◆ RECORDED INFORMATION
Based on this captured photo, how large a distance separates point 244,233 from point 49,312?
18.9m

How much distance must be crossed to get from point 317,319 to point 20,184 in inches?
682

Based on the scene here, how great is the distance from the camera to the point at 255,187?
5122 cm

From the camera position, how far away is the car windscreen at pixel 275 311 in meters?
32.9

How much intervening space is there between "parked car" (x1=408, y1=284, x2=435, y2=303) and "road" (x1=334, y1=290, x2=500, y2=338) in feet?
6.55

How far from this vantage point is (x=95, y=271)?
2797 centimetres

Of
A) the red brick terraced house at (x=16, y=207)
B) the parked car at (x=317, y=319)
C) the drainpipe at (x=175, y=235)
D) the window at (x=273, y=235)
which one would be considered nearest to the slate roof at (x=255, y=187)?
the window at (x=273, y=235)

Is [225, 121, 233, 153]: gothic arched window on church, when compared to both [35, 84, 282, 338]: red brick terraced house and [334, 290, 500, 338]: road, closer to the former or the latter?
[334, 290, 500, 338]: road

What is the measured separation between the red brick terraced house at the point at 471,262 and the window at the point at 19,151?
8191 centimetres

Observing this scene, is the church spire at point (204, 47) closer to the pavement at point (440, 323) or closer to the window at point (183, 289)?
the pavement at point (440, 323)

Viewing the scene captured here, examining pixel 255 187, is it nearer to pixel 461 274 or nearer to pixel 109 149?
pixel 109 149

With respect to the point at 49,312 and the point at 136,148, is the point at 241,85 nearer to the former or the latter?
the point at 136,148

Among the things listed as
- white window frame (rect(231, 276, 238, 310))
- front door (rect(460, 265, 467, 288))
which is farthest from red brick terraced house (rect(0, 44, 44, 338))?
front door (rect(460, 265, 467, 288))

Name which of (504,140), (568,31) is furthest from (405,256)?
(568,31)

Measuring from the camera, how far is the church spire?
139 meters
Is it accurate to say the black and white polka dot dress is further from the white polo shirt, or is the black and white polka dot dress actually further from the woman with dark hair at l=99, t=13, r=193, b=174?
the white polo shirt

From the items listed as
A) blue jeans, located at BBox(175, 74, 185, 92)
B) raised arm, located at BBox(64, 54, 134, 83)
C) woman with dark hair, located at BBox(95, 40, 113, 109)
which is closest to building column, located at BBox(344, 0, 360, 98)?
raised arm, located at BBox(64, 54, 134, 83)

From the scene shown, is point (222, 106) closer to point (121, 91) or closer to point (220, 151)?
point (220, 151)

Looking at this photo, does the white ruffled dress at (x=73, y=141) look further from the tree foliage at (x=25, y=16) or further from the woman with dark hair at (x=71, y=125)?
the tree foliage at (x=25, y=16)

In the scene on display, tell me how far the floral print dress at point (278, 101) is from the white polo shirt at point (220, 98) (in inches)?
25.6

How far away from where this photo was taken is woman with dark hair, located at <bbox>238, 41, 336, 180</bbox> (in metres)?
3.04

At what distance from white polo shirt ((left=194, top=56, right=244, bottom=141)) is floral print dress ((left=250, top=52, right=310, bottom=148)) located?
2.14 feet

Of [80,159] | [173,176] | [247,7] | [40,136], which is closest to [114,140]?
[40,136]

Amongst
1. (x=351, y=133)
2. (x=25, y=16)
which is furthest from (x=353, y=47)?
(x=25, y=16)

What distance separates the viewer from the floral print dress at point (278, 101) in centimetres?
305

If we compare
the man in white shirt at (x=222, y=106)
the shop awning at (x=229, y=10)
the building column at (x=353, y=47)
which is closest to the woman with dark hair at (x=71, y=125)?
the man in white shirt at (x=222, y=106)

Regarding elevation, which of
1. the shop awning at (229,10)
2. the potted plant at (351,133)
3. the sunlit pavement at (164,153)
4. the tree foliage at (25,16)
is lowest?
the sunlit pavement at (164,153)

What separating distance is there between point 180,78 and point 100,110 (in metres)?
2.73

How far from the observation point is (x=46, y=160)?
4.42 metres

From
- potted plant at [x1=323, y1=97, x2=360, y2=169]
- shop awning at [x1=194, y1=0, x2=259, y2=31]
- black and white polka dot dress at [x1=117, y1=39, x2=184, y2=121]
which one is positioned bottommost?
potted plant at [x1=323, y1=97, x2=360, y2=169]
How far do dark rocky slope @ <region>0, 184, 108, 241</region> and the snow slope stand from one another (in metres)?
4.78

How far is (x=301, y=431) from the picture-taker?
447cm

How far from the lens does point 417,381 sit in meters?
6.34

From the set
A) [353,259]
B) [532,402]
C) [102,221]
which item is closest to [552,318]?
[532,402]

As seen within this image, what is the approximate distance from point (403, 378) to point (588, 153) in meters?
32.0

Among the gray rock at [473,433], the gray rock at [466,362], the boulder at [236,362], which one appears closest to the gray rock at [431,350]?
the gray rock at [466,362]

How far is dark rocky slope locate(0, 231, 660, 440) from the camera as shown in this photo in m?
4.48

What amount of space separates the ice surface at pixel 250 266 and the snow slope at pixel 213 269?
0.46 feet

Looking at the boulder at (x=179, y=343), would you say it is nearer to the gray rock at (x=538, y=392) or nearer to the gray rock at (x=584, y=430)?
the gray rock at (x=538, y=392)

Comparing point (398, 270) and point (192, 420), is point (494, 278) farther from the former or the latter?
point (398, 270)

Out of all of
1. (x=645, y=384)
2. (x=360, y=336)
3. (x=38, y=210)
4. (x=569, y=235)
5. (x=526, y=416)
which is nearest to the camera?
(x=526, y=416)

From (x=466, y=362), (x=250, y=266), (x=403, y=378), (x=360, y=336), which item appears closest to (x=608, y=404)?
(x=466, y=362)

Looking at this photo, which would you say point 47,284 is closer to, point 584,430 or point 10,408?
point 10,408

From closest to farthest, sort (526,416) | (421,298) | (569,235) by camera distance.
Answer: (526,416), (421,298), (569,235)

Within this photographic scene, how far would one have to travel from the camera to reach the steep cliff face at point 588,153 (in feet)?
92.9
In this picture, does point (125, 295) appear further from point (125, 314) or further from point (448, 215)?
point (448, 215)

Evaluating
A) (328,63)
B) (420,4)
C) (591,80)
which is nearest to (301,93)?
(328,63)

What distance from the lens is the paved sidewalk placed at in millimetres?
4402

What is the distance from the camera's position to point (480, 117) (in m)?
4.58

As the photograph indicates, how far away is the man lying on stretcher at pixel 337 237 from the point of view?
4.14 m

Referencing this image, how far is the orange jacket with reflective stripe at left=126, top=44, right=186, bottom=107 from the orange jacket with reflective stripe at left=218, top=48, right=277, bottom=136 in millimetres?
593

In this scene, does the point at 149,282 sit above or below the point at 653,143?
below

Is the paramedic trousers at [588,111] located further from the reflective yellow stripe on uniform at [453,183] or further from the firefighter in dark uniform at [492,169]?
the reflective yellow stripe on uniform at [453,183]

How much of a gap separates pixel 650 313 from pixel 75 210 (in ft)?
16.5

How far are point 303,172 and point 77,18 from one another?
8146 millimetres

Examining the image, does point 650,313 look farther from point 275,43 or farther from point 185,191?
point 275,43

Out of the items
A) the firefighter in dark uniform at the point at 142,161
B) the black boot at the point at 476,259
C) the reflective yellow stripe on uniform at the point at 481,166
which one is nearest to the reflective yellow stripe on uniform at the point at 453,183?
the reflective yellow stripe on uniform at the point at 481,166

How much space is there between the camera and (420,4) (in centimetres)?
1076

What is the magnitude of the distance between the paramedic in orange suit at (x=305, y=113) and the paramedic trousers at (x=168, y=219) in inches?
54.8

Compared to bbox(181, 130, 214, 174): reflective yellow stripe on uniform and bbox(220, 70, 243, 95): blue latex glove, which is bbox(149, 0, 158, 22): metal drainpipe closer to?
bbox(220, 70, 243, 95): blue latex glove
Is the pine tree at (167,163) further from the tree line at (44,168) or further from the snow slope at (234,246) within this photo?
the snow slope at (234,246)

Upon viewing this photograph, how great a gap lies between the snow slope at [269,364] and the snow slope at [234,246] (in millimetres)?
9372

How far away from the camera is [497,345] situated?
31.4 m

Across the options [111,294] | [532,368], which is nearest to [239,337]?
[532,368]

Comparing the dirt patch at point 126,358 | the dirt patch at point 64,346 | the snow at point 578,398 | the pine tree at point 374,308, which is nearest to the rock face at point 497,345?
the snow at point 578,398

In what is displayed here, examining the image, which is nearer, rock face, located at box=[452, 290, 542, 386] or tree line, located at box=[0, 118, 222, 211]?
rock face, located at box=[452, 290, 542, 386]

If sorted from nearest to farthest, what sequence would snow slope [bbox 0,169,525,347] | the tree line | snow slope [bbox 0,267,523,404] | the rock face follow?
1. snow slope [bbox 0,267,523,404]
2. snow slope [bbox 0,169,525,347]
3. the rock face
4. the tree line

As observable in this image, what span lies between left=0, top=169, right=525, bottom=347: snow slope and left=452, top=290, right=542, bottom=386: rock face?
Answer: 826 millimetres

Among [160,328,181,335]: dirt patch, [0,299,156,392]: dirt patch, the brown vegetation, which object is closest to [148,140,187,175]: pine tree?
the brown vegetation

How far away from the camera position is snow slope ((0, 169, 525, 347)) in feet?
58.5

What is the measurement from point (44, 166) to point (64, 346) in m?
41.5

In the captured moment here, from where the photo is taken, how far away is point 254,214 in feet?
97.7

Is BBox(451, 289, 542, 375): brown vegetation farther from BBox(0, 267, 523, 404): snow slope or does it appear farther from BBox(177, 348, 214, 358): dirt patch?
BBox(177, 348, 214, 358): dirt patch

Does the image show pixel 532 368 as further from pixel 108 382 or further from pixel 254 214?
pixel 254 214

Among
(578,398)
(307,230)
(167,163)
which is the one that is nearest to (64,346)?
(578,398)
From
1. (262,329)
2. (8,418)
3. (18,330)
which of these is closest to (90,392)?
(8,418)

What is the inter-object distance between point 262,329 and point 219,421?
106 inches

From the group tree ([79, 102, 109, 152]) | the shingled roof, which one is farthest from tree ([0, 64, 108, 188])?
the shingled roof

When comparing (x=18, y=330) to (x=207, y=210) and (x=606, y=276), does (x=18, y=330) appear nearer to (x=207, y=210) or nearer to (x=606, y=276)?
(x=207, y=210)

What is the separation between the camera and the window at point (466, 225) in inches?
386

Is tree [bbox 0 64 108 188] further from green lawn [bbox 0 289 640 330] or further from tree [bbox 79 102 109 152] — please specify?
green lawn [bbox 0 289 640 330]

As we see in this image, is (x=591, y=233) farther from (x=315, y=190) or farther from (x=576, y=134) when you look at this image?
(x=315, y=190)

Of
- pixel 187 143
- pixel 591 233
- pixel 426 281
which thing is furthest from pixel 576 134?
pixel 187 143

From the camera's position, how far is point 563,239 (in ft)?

◆ WHAT YOU NEED TO DO
Reproduce verbatim the stretch of the data from the line containing "How far are" through the line containing "4. the tree line", including both of those lines.

◆ EXERCISE ANSWER
How far are point 303,172 and point 77,18 from one another?
8146 millimetres

Examining the image, does point 650,313 look farther from point 275,43 or farther from point 185,191?
point 275,43

Out of the items
A) the firefighter in dark uniform at the point at 142,161
B) the black boot at the point at 476,259
C) the reflective yellow stripe on uniform at the point at 481,166
which one is nearest to the reflective yellow stripe on uniform at the point at 453,183?
the reflective yellow stripe on uniform at the point at 481,166

How much space is there between the camera and (420,4) (in centimetres)?
1076

What is the magnitude of the distance between the paramedic in orange suit at (x=305, y=113) and the paramedic trousers at (x=168, y=219) in inches?
54.8

Compared to bbox(181, 130, 214, 174): reflective yellow stripe on uniform and bbox(220, 70, 243, 95): blue latex glove, which is bbox(149, 0, 158, 22): metal drainpipe closer to?
bbox(220, 70, 243, 95): blue latex glove
Is the pine tree at (167,163) further from the tree line at (44,168) or further from the snow slope at (234,246) within this photo?
the snow slope at (234,246)

Upon viewing this photograph, how great a gap lies between the snow slope at [269,364] and the snow slope at [234,246] (in millimetres)?
9372

How far away from the camera is [497,345] situated?
31.4 m

Across the options [111,294] | [532,368], which is nearest to [239,337]?
[532,368]

Comparing the dirt patch at point 126,358 | the dirt patch at point 64,346 | the snow at point 578,398 | the pine tree at point 374,308, which is nearest to the rock face at point 497,345?
the snow at point 578,398

In what is displayed here, examining the image, which is nearer, rock face, located at box=[452, 290, 542, 386] or tree line, located at box=[0, 118, 222, 211]?
rock face, located at box=[452, 290, 542, 386]

If sorted from nearest to farthest, what sequence would snow slope [bbox 0,169,525,347] | the tree line | snow slope [bbox 0,267,523,404] | the rock face follow?
1. snow slope [bbox 0,267,523,404]
2. snow slope [bbox 0,169,525,347]
3. the rock face
4. the tree line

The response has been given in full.